== Aim of the task ==
State how many lines of the entries below contain the string "from", treating uppercase and lowercase as different. Reply with the number alone.

== Dataset rows ==
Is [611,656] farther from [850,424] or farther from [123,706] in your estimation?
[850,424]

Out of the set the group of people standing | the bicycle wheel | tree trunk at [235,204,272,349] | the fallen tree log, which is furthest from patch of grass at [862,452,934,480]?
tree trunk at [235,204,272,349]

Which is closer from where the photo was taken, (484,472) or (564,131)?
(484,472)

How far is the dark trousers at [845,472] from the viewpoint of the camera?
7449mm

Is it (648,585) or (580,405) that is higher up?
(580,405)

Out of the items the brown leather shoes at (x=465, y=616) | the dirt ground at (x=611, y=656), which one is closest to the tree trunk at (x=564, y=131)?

...

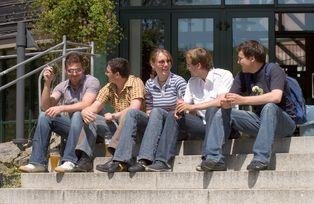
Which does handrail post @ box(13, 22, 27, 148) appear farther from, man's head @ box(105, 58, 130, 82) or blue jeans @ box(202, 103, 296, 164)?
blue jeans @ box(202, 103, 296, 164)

== Result of the task ==
5